INTRODUCTION: Cholera outbreaks in fragile settings are prone to rapid expansion. Case-area targeted interventions (CATIs) have been proposed as a rapid and efficient response strategy to halt or substantially reduce the size of small outbreaks. CATI aims to deliver synergistic interventions (eg, water, sanitation, and hygiene interventions, vaccination, and antibiotic chemoprophylaxis) to households in a 100-250 m 'ring' around primary outbreak cases.

METHODS AND ANALYSIS: We report on a protocol for a prospective observational study of the effectiveness of CATI. Médecins Sans Frontières (MSF) plans to implement CATI in the Democratic Republic of the Congo (DRC), Cameroon, Niger and Zimbabwe. This study will run in parallel to each implementation. The primary outcome is the cumulative incidence of cholera in each CATI ring. CATI will be triggered immediately on notification of a case in a new area. As with most real-world interventions, there will be delays to response as the strategy is rolled out. We will compare the cumulative incidence among rings as a function of response delay, as a proxy for performance. Cross-sectional household surveys will measure population-based coverage. Cohort studies will measure effects on reducing incidence among household contacts and changes in antimicrobial resistance.
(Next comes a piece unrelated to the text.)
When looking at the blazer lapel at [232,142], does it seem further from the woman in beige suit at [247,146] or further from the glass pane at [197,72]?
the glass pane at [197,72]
ETHICS AND DISSEMINATION: The ethics review boards of MSF and the London School of Hygiene and Tropical Medicine have approved a generic protocol. The DRC and Niger-specific versions have been approved by the respective national ethics review boards. Approvals are in process for Cameroon and Zimbabwe. The study findings will be disseminated to the networks of national cholera control actors and the Global Task Force for Cholera Control using meetings and policy briefs, to the scientific community using journal articles, and to communities via community meetings.